# A variable plane is at constant distance p from the origin and meet the axes in A, B & C. Show that the locus of the centroid of the tetrahedron $\bigtriangleup ABC\;is\; \Large\frac{1}{x^2}+\frac{1}{y^2}+\frac{1}{z^2}=\frac{16}{p^2}$

i guess there is a small correction in the question its "tetrahedron OABC"

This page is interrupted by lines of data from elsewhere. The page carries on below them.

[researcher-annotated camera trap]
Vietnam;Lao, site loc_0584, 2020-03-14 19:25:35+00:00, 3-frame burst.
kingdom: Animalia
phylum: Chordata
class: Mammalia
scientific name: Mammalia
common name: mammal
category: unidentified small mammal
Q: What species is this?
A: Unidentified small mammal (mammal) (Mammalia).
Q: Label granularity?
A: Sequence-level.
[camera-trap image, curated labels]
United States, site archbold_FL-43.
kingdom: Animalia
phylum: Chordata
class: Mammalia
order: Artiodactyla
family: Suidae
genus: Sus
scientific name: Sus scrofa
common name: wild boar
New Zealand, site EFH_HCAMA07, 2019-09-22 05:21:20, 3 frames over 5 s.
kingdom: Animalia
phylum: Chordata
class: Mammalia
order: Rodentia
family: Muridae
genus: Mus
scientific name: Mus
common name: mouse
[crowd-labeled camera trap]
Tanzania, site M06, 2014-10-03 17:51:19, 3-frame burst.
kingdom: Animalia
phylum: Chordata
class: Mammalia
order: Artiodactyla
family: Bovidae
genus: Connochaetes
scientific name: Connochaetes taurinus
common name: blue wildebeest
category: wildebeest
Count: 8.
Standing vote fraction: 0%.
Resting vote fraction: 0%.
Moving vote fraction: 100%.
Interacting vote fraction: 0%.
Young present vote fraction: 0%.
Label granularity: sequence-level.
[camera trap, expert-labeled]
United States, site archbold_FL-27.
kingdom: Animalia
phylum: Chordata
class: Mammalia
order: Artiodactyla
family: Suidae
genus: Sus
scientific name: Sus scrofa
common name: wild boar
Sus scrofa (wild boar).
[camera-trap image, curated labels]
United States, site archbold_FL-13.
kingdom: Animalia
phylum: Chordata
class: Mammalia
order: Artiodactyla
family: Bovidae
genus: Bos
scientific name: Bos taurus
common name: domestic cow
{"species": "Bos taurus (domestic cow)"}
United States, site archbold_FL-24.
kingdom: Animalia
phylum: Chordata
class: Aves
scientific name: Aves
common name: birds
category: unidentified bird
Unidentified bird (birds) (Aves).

let lx+my+nz+d=p be the eq of the plane where p is the distance from the origin and l,m,n are the dc's

since the plane meets the co ordinate axes

This meet the x-axis in A. Thus, y = z = 0, substituting to (1),
lx = p,
x = p/l. Hence,
coordinate A = (p/l, 0, 0).
Similarly, coordinate B and C are :
B = (0, p/m, 0),
C = (0, 0, p/n)
O=(0,0,0)
now the centroid of the tedtrahedron is given by the formula:-
{(x1+x2+x3+x4)/4,(y1+y2+y3+y4)/4,(z1+z2+z3+z4)/4}
G(x, y, z) = {(p/4l + 0 + 0+0)/4 , (0 + p/4m + 0+0)/4, (0 + 0 + p/4n+0)/4},
G(x, y, z) = (p/4l, p/4m, p/4n)

Since a, b, and c are the d.c’s
then a² + b² + c² = 1.
But a = p/4x, b = p/4y, and c = p/4z. So :
p²/16x² + p²/16y² + p²/16z² = 1

1/x² +1/y² +1/z² =16/p²